Sam kills time by running on a treadmill, building a miniature model of his home town, watching TV and chatting with the base computer, Gerty, who drones soothingly about this or that. There's only two weeks before Sam's contract is up. Only two weeks before he can see his wife and child back on that green-blue orb up in the sky. Then he finds something on the surface of the moon that throws everything into doubt -- his job, his journey home, his own self and, tragically, the film's logic.

"Moon," a moody sci-fi morsel, has the right look, the right sound and the right feel. Everything's a dusky white. The interior walls of the mining base are the same hue as the granular surface outside, which is reflected in the pallor of Sam's face. A man is living on the moon, but he's more a blue-collar Joe than a Captain Picard, and the day-to-day technology is believably pedestrian (breakfast is beans in a bag). Clint Mansell, the best film score composer at work, uses a gorgeous, repetitive piano arpeggio to italicize the workaday monotony. Actor Sam Rockwell, as Sam, has the aw-shucks charisma to carry a movie entirely on his own, and director Duncan Jones demonstrates deftness within the confines of one monochromatic set.

But storywise, "Moon" fails to live up to the promise of its premise. There's plenty of atmosphere, but little gravity.

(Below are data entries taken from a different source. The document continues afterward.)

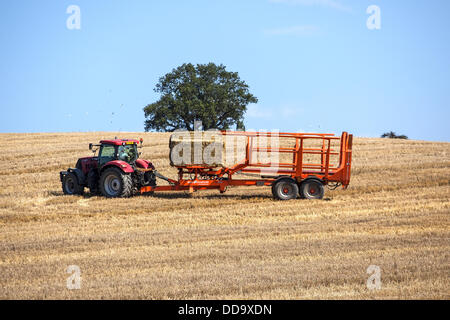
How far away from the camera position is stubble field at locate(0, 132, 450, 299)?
7.85 meters

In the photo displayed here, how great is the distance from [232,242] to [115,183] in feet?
22.2

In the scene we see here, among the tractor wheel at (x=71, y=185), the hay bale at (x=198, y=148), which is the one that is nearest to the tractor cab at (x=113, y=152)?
the tractor wheel at (x=71, y=185)

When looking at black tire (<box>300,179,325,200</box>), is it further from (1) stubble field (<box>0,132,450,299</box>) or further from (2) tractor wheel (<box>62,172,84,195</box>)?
(2) tractor wheel (<box>62,172,84,195</box>)

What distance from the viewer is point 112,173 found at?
54.4 feet

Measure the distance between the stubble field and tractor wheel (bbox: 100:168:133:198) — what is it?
0.37 m

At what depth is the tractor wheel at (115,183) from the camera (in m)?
16.4

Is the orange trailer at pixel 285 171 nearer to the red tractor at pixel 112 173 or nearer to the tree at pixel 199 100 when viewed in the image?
the red tractor at pixel 112 173

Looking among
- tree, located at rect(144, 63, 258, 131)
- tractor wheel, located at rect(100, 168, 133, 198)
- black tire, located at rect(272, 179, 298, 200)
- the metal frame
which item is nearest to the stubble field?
black tire, located at rect(272, 179, 298, 200)
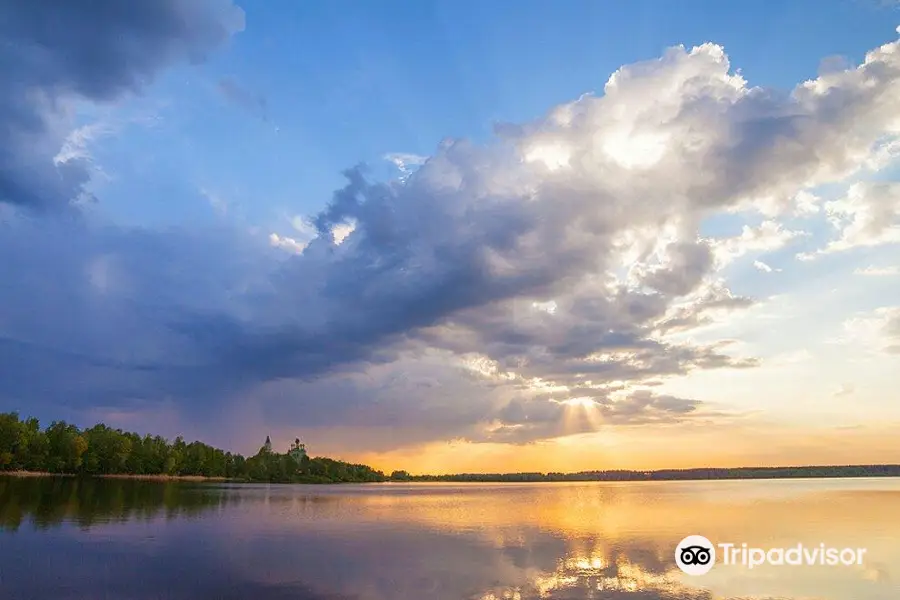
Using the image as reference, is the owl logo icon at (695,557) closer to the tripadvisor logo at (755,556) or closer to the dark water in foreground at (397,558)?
the tripadvisor logo at (755,556)

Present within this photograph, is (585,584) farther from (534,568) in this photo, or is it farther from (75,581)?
(75,581)

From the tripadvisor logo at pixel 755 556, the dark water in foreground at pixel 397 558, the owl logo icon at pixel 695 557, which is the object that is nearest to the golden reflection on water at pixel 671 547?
the dark water in foreground at pixel 397 558

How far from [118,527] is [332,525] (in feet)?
90.0

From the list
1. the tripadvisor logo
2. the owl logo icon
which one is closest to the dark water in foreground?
the owl logo icon

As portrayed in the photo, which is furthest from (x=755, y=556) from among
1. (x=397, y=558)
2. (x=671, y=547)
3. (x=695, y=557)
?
(x=397, y=558)

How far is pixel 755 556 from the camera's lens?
5372cm

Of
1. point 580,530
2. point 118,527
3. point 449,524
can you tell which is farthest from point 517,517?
point 118,527

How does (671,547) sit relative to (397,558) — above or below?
below

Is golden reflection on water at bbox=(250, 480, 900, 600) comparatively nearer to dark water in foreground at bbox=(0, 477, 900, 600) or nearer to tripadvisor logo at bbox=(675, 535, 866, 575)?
dark water in foreground at bbox=(0, 477, 900, 600)

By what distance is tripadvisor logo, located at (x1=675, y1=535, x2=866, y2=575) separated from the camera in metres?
47.8

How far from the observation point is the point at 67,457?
7480 inches

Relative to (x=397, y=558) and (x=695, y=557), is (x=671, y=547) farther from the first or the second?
(x=397, y=558)

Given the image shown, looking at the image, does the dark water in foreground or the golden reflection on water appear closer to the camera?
the dark water in foreground

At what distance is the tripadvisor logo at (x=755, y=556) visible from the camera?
4784cm
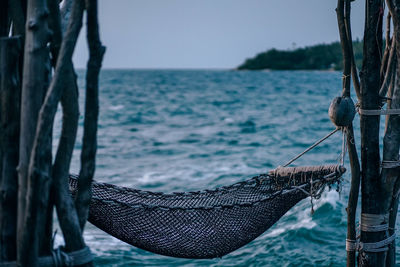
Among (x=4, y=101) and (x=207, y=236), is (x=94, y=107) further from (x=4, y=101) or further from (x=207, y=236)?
(x=207, y=236)

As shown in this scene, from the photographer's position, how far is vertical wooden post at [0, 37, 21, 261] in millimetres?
2057

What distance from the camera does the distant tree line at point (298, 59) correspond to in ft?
268

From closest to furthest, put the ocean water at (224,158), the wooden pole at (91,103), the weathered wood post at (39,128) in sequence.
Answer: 1. the weathered wood post at (39,128)
2. the wooden pole at (91,103)
3. the ocean water at (224,158)

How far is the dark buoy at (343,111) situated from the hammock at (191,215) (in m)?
0.30

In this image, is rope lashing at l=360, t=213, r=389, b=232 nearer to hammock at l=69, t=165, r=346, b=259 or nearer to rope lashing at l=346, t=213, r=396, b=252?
rope lashing at l=346, t=213, r=396, b=252

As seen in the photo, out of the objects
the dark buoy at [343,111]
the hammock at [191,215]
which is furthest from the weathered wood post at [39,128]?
the dark buoy at [343,111]

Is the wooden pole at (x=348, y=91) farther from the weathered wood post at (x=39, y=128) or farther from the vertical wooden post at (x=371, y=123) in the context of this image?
the weathered wood post at (x=39, y=128)

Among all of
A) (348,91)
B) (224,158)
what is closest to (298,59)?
(224,158)

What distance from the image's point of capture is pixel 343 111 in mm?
3072

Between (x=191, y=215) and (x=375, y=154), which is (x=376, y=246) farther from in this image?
(x=191, y=215)

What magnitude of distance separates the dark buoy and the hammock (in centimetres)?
30

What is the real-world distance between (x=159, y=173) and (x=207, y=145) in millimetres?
4254

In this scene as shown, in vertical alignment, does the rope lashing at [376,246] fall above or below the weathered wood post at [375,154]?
below

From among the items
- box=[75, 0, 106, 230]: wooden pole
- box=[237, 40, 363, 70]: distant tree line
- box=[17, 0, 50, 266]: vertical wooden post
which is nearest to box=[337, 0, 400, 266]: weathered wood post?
box=[75, 0, 106, 230]: wooden pole
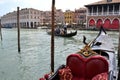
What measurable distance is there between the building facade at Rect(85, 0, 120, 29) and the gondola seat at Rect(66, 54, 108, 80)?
2512 centimetres

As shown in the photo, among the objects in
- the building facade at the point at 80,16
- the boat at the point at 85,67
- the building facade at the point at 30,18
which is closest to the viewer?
the boat at the point at 85,67

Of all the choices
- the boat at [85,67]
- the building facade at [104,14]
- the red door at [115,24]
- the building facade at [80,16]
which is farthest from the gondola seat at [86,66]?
the building facade at [80,16]

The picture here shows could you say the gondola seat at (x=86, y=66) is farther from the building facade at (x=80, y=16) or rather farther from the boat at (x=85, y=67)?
the building facade at (x=80, y=16)

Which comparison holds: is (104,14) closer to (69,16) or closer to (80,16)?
(80,16)

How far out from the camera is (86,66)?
3.61 m

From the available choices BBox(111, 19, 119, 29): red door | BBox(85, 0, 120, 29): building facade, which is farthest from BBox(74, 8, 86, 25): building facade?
BBox(111, 19, 119, 29): red door

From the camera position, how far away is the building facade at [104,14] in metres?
28.3

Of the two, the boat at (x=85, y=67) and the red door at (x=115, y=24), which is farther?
the red door at (x=115, y=24)

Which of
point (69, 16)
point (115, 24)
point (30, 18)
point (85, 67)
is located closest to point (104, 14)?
point (115, 24)

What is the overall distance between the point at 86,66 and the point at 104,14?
2639 centimetres

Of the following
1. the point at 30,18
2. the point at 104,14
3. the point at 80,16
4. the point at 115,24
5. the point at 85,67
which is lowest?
the point at 85,67

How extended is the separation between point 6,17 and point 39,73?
6833 cm

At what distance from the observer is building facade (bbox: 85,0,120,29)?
92.8 feet

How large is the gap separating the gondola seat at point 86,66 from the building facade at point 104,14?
25.1m
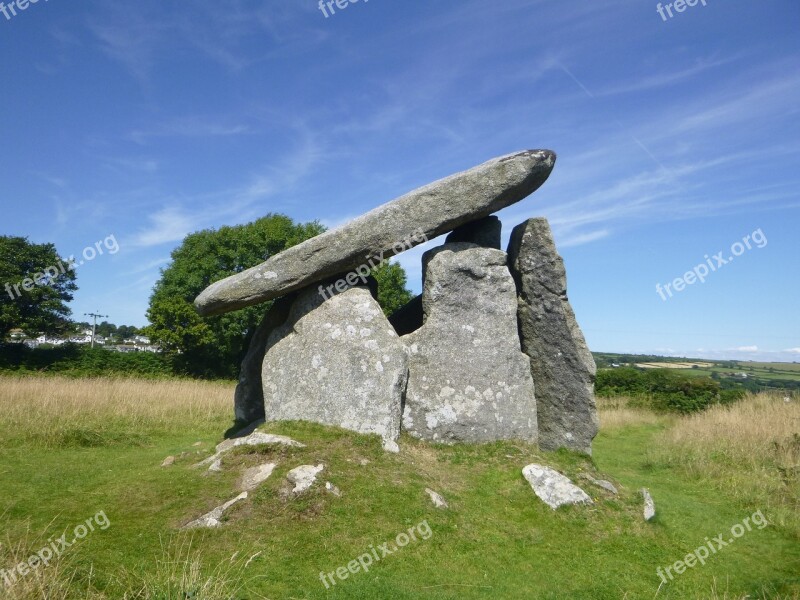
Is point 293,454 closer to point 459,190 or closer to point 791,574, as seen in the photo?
point 459,190

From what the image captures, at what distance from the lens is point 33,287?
98.3 ft

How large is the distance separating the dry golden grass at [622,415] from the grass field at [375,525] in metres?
6.53

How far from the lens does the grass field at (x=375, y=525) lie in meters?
5.56

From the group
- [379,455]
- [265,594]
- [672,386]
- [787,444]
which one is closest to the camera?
[265,594]

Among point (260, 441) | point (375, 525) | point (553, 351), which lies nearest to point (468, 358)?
point (553, 351)

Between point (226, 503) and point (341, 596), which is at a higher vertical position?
point (226, 503)

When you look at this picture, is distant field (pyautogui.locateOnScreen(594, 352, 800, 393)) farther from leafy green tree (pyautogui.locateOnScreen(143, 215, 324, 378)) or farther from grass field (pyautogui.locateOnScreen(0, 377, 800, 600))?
leafy green tree (pyautogui.locateOnScreen(143, 215, 324, 378))

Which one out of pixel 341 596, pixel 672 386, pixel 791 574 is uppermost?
pixel 341 596

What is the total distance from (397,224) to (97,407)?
8710mm

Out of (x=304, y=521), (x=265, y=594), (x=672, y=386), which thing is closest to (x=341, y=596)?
(x=265, y=594)

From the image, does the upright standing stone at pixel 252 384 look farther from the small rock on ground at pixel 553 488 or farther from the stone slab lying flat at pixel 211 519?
the small rock on ground at pixel 553 488

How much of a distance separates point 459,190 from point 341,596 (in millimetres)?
6269

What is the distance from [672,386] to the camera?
67.7ft

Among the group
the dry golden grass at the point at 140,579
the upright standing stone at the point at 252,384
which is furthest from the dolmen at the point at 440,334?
the dry golden grass at the point at 140,579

It's impossible to write about its failures without revealing more of the plot, so let's start with a twist that has already been exposed in the film's trailer: Sam's discovery on the lunar surface is a doppelganger of himself, unconscious in the wreckage of a vehicle crash from which he himself had previously escaped (or did he?). Suddenly, after an epoch of loneliness, Sam has company. And it's himself. Each Sam believes he's the real thing.

Watching Rockwell share scenes with himself is a pleasure, and that's almost enough to compensate for the film's diminishing returns. At one point, the two Sams reminisce about meeting their wife, and it's here that "Moon" comes closest to the movie it could have been. Maybe Sam, lost in his own isolation, has gone mad. Maybe his psyche has splintered. Maybe this man's outer-space environment throws him into a rabbit hole inside himself.

These are compelling notions to ponder, but only for the first half of the movie. Screenwriter Nathan Parker's explanation for Sam's doppelganger is too mundane, doesn't entirely make sense and comes too quickly. It sucks the wind out of the movie.

Existentialism in space is not a new frontier, and it's because of the legacy of "2001: A Space Odyssey" and "Solaris" that we expect so much from "Moon." Jones borrows tones from these movies. Gerty, voiced by Kevin Spacey, seems like a beta version of HAL 9000; Sam's humanity and love for his family become more phantom after the doppelganger shows up.

But the explanation for the film's central mystery narrows its scope significantly. What could've been an intimate, industrial companion to the pristine, astro-existential epics of Stanley Kubrick and Andrei Tarkovsky -- Who are we? What is real? What do science and the cosmos have to do with it? -- is instead an all-too-literal drama about the worst job in the solar system.

Moon (97 minutes, at ) is rated R for language.